How to strengthen and prepare the muscles of the vagina for childbirth?

Preparation for childbirth is a very important moment for women. And it is natural, that everyone involuntarily is afraid of advancing sorts as they are connected with a pain. How can you help yourself in this matter? It turns out that this is quite possible. Help to facilitate a generic process can be, by strengthening and preparing the muscles of the vagina for the forthcoming birth.

To strengthen the vaginal muscles there is an intimate gymnastics Kegel, which allows you to make births less painful. In addition, such gymnastics, leading to muscle tone, helps to solve some problems that arise after the birth. The exercises below also help to maintain the health of women at the proper level, avoid operations, improve the intimate side of life.

The purpose of doing exercises

So, Kegel exercises to strengthen the muscles of the vagina and the entire pelvic floor. These exercises work on the principle of compression and relaxation of the vaginal muscles. The end result: the muscles become elastic, tightened, the circulation of the pelvic organs improves, the sensitivity of the erogenous zones grows. In addition, it is an excellent prevention of urinary incontinence - uncontrolled urination and inflammatory processes. At childbirth, the risk of tissue rupture is reduced. During intimacy, sensitivity increases, sexual attraction increases.

How to feel the muscles that need to be prepared for childbirth?

This is simple enough: sit on the toilet and during urination compress the muscles so that the urine stream stops. It is these muscles that you will feel, and will be needed for training. Another way to determine: pre-washed finger put inside the vagina and try to squeeze it with muscles. Those muscles that will pinch your finger, and there are the right muscles.


The exercises themselves are quite simple and convenient - they do not require the presence of a special place, rug, time, etc. They can be performed wherever and whenever, no one will see what you are doing. And the results appear after a few weeks of training.

In intimate gymnastics there are three types of muscle movements - compression, ejection, contraction. These movements need to be performed on an empty bladder. At runtime, it is very important to ensure that the muscles of the abdomen and buttocks are not strained, otherwise you will waste time, straining very different muscles!

Slow compression. Strain the vaginal muscles, imagining that you are stopping the urine stream. Keep the muscles in a tight compressed state for up to 10 seconds, then relax. So you need to do just 10 approaches. After a week, keep the muscles in tension for 20 seconds already.

Reduction. Reduction is a rapid alternation of tension and relaxation.
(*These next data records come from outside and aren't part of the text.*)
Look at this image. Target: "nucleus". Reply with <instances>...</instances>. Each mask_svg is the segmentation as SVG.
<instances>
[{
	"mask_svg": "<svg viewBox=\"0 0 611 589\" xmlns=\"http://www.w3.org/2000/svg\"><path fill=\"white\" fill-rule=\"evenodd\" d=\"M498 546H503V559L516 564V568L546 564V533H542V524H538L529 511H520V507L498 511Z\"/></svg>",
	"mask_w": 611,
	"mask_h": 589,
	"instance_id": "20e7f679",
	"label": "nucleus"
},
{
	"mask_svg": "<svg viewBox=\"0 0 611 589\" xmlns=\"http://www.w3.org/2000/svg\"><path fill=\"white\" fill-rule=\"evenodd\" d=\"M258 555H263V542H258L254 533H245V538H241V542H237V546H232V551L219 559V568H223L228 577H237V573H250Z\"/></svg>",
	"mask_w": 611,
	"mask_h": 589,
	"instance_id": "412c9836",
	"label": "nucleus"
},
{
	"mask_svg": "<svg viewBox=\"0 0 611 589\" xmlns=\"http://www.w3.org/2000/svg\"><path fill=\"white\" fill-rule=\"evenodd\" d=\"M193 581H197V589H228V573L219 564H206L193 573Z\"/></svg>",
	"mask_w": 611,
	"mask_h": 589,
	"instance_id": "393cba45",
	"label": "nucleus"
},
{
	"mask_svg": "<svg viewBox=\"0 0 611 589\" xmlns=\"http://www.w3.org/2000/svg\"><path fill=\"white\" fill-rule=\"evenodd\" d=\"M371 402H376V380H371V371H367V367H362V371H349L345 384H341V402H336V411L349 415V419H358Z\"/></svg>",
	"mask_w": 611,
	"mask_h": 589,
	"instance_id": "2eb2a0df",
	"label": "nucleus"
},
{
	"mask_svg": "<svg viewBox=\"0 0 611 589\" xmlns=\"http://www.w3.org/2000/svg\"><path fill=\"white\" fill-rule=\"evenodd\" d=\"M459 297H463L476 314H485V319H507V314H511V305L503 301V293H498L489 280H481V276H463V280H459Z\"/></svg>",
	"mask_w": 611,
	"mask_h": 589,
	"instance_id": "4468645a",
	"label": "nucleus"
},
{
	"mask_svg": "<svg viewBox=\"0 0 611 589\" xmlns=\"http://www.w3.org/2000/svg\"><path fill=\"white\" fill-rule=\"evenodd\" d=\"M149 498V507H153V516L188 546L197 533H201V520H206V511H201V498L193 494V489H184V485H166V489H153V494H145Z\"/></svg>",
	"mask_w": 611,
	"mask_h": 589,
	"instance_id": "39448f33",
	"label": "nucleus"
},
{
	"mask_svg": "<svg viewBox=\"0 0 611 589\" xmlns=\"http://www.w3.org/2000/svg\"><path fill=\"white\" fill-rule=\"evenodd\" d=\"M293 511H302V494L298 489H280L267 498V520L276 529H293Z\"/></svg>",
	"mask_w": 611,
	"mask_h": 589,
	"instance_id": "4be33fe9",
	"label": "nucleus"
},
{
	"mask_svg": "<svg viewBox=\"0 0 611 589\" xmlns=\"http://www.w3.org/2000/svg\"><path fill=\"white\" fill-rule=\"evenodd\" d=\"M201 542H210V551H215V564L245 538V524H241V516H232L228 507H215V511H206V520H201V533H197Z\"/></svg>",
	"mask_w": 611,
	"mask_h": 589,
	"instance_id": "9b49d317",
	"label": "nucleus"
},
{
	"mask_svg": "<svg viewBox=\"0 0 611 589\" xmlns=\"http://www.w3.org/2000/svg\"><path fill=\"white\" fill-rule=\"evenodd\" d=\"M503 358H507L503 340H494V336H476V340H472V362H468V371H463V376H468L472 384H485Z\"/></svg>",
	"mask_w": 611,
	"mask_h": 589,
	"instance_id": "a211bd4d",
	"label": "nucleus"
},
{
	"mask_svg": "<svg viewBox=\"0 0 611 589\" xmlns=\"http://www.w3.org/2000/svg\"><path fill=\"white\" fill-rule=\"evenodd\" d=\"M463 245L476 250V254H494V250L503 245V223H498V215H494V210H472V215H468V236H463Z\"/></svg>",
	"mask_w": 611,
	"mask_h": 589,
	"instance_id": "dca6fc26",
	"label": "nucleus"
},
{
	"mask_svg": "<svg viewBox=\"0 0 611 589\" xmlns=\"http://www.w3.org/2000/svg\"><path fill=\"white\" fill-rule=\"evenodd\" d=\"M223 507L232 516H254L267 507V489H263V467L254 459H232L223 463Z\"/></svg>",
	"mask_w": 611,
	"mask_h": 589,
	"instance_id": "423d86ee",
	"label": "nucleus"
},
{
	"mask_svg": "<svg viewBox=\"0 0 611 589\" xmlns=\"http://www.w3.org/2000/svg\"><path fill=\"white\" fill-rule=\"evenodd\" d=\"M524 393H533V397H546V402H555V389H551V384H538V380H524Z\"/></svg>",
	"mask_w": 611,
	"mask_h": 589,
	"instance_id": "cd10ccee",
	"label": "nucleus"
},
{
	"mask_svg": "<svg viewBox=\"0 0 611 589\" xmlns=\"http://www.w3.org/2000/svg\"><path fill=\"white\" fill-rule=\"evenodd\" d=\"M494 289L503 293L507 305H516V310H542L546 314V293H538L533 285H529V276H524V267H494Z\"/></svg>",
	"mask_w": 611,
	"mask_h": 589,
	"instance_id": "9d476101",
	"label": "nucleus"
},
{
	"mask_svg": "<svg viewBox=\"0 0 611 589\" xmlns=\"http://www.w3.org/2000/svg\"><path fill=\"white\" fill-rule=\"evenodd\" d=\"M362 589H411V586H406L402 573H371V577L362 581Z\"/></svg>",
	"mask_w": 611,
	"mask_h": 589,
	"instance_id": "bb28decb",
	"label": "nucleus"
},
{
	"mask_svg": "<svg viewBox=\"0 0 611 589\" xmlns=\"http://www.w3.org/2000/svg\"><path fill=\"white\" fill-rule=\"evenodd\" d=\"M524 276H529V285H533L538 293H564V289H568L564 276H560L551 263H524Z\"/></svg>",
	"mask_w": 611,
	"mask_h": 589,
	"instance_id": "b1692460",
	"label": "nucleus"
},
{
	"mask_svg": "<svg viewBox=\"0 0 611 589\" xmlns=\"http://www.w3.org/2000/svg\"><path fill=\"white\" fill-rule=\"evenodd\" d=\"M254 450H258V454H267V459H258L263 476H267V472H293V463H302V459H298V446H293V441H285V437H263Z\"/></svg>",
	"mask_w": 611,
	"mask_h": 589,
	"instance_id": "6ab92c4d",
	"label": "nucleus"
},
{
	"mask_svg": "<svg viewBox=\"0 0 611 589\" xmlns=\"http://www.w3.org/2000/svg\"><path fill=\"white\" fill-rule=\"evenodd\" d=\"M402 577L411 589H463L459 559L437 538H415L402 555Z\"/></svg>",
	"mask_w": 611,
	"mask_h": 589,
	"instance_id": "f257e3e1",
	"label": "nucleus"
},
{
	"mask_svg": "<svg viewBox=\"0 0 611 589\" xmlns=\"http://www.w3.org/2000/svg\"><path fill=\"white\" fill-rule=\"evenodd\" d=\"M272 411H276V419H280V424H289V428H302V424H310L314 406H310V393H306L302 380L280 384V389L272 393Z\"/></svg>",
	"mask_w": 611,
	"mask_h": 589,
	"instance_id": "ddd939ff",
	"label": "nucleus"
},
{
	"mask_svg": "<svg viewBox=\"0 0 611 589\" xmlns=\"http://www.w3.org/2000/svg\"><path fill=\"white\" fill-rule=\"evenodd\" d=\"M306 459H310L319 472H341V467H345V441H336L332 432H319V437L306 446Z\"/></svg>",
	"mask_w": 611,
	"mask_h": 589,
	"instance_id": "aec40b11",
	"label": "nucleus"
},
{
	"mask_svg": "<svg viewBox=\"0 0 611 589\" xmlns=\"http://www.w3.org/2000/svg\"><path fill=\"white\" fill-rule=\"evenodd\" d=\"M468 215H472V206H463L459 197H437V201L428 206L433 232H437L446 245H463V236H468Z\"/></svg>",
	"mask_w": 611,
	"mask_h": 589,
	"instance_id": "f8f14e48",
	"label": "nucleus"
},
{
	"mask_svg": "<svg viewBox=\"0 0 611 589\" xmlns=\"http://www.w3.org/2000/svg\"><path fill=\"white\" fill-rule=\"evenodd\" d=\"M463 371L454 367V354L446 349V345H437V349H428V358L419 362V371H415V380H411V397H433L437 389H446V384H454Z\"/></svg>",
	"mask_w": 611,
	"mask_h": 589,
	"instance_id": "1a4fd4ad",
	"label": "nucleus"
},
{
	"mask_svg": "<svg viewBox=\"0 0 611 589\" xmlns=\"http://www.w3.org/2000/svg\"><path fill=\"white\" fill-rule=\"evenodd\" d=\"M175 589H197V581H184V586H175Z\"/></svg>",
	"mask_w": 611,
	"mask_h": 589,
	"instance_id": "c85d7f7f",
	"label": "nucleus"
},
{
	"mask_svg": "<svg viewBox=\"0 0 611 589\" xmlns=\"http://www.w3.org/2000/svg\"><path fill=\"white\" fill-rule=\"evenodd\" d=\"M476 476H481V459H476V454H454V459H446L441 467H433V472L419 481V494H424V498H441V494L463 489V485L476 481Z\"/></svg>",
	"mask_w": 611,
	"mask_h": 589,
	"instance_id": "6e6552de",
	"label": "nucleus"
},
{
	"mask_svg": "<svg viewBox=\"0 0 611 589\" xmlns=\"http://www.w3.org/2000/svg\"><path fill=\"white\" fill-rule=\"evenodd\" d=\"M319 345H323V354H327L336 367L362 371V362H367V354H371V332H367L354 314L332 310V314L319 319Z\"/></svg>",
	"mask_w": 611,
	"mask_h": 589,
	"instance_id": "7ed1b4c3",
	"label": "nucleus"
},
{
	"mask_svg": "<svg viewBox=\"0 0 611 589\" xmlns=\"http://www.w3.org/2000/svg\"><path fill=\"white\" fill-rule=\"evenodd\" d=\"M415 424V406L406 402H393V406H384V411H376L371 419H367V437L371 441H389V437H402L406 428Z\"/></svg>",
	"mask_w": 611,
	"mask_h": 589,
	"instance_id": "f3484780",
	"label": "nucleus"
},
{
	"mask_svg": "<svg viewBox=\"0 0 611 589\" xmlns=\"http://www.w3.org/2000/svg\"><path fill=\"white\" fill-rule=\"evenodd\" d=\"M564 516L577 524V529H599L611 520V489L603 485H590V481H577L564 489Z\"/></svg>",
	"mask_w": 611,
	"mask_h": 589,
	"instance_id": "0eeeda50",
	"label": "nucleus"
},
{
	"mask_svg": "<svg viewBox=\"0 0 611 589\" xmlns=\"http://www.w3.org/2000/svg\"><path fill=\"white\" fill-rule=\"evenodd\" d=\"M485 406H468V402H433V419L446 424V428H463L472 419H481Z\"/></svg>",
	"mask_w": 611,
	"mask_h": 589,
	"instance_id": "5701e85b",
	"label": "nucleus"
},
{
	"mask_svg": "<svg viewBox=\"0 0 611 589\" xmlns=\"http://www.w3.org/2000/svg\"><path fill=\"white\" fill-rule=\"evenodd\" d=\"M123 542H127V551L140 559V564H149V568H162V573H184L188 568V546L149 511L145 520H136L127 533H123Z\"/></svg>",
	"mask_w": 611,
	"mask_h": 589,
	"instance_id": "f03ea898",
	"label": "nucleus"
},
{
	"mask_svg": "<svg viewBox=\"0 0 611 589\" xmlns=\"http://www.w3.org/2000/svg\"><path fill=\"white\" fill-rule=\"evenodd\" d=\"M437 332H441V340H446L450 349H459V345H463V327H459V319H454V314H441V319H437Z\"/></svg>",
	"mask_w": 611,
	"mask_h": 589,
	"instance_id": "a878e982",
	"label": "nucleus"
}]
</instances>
For 5 seconds you need to have time to squeeze and relax the vaginal muscles several times. Just relax and repeat the exercise for 15-20 seconds. Gradually it is necessary to bring the number of abbreviations up to 100 times.

Pushing out. This is the same compression, only the emphasis is on relaxation. Imagine that your vaginal muscles are breathing - squeezing it in, relaxing - exhaling. So pushing is a long exhalation. So you need to repeat 10 times, the number of approaches - up to 30 times a day.

By the number of approaches and specific exercises, pregnant women should always consult a gynecologist!